Riverside County to require permits for sales of homemade foods

All food makers would be required to meet minimum basic food handling standards

POSTED: 06:26 AM PST Jan 08, 2013 
boy eating hamburger

Riverside County supervisors will hold their first  hearing today on a proposed ordinance regulating home-based chefs who sell  their goods to the public.
      So-called "cottage food" operations were placed on the state's list of  public health concerns with the passage of Assembly Bill 1616, which Gov.  Jerry Brown signed into law in September. The statute mandates that counties  establish standards for cottage food makers and require them to obtain permits.
      Cottage foods generally include custards, meat fillings, candies, dried  fruits, cereals, herbs, nuts, roasted coffees, dried teas, and baked goods  without cream, according to the county's Department of Environmental Health.
      The agency drew up a proposed ordinance defining two classes of cottage  food operators. Class "A" describes a home-based cook who engages in sales to  an established clientele or at events, such as a temporary booth at a sports  venue.
      Class "B" describes as an operator who sells indirectly or directly to  a "third-party retail food facility," according to environmental health  documents.
      County officials said that, under the ordinance, a class A operator  would be exempt from inspections unless there are consumer complaints about  products. However, class B operators would be subject to an initial inspection  of their preparation areas -- kitchens -- as well as annual inspections.

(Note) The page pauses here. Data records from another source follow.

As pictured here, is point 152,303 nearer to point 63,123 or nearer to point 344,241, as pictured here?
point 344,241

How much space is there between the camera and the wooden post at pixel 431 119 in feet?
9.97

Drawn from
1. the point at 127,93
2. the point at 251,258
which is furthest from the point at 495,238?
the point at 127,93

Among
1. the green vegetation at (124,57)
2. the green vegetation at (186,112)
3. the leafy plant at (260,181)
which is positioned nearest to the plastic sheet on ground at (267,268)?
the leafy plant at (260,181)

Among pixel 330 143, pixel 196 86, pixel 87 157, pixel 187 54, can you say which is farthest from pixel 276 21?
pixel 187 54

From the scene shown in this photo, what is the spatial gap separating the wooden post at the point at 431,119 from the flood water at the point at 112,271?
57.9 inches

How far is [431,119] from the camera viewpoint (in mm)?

      Class A permits would cost $72.50 each; class B certificates would cost  $290. Permits would have to be renewed annually.

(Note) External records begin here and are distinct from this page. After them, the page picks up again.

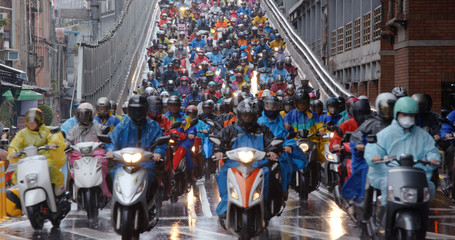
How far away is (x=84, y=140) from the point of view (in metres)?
14.2

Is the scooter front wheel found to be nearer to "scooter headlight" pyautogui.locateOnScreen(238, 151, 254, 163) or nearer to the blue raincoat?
the blue raincoat

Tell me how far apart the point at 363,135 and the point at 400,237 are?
225 cm

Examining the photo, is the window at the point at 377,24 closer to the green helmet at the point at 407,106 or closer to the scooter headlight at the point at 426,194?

      All cottage food makers would be required to meet minimum basic food  handling standards defined in the California Health and Safety Code.  Regulations include keeping utensils and surfaces clean; keeping children or  potentially contagious people out of the preparation area; frequent hand- washing and no smoking.
      All operators would need to complete a food processor course within  three months of registering with the county.

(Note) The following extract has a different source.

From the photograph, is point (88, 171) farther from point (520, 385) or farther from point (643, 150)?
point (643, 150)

      According to officials, cottage foods must be properly labeled, using  the words "Made in a Home Kitchen" or other such language to be in compliance  with the federal Food, Drug and Cosmetic Act. Permit-holders who commit  violations could face fines ranging from $100 to $500.
      AB 1616 prohibits counties or cities from outlawing cottage food  operations. Instead, the law stipulates that local governments must implement  regulations related to zoning and food handling permits.
      If the Board of Supervisors approves the structure and provisions of the  proposed ordinance, a public hearing will be scheduled in two weeks to hear  any comments on the measure, after which a final vote will be taken.